I agree the wording is not clear. I did not see a good use case for GNU's `-m 0`, which is why I used that value as unlimited. I am not sold on using `--no-max-count` or -1 *just* for consistency, but if someone can point to a good use case of GNU's `-m 0` (especially in git grep), I will gladly concede.

> Even if we want to handle the zero just like you do, I think this patch
> needs a few tests. We should make sure to test the 0-case (whatever we
> end up wanting it to behave like), and probably the "suppress an earlier
> -m by giving --no-max-count" case. It also seems wise to set up some
> test scenario where there are several files involved so that we can see
> that we don't just print the first m matches globally, but that the
> counter is really handled per file.

This seems sound. Is there any documentation on how to write tests for git?

On Monday, May 16th, 2022 at 07:57, Junio C Hamano <gitster@pobox.com> wrote:
> Good thing that this is defined as "per-file" limit. If it were a
> global limit, the interaction between this one and "--threads=<num>"
> would have been interesting. Perhaps add a test to make sure the
> feature continues to work with "--threads=2" (I am assuming that you
> have already tested this implementation works with the option).

I did and I found no unexpected behavior.

> What "git grep -m -1" should do? IIRC, OPT_INTEGER is for signed
> integer but the new .max_count member, as well as the existing
> "count" that is compared with it, are of "unsigned" type. Either
> erroring out or treating it as unlimited is probably fine, but
> whatever we do, we should document and have a test for it.

I would favor treating it as an error. As mentioned above, using 0 to describe "unlimited matches" (e.g. the default) is my preference, but I am willing to concede if someone can think of a good use for `-m 0`. Also, from the implementation side (although not as important) it looks better: if we allow negative values, we need to distinguish between -1 (unlimited) and -4 (display error to user, probably) - the patch is much simpler right now. And just as a side note, we avoid an issue in the pretty much insignificant use case of giving a very big value (UINT_MAX) for `-m` and it overflowing into -1, thus not properly limiting the number of matches.

● **Material**:
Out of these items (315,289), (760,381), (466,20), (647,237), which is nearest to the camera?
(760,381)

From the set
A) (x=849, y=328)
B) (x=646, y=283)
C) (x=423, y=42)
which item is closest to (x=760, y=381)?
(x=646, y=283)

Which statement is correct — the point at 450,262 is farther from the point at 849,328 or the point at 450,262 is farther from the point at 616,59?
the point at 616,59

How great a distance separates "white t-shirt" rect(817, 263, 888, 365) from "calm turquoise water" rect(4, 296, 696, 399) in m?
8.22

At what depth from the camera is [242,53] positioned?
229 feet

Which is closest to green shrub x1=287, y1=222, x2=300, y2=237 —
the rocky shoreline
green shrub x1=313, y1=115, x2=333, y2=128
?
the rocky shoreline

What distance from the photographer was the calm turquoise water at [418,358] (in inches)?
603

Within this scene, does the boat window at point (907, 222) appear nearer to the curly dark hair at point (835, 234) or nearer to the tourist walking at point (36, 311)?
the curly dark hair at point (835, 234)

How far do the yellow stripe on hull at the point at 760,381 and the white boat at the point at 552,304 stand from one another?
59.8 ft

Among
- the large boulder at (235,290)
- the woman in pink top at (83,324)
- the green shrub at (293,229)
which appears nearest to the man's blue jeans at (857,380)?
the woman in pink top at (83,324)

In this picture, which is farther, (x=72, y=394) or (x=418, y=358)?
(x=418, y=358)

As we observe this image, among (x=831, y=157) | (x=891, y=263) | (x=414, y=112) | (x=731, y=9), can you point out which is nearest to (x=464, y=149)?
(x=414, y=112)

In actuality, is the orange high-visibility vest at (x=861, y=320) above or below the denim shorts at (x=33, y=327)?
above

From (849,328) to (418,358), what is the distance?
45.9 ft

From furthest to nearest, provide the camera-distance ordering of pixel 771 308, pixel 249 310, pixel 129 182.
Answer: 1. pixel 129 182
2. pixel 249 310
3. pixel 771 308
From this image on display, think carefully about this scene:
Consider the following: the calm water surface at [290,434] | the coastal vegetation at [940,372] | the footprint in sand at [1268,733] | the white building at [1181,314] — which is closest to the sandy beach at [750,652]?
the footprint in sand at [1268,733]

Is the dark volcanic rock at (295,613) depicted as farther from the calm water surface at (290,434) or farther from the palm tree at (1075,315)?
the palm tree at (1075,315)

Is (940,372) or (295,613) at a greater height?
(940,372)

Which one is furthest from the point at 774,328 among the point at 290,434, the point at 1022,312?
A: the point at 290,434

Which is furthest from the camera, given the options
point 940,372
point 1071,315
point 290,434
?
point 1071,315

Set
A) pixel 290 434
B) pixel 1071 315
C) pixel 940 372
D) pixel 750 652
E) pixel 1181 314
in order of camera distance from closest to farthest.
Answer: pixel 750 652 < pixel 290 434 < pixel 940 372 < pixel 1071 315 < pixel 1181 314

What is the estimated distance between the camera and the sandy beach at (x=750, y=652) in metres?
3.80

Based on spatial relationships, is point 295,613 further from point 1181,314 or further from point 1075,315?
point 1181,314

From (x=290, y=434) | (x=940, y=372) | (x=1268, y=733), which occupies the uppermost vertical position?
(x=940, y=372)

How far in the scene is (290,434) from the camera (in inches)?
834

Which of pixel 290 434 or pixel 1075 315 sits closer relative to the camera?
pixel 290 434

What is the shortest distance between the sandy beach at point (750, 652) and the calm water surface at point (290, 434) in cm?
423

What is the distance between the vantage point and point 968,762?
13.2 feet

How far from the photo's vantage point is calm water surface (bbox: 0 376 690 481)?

● **Requirements**:
1. In the git grep discussion, how does the writer prefer that "git grep -m -1" be handled?
2. Return the passage of the git grep discussion between "I agree the" and "tests for git?", inclusive.

● **Task answers**:
1. The writer would treat it as an error.

2.
I agree the wording is not clear. I did not see a good use case for GNU's `-m 0`, which is why I used that value as unlimited. I am not sold on using `--no-max-count` or -1 *just* for consistency, but if someone can point to a good use case of GNU's `-m 0` (especially in git grep), I will gladly concede.

> Even if we want to handle the zero just like you do, I think this patch
> needs a few tests. We should make sure to test the 0-case (whatever we
> end up wanting it to behave like), and probably the "suppress an earlier
> -m by giving --no-max-count" case. It also seems wise to set up some
> test scenario where there are several files involved so that we can see
> that we don't just print the first m matches globally, but that the
> counter is really handled per file.

This seems sound. Is there any documentation on how to write tests for git?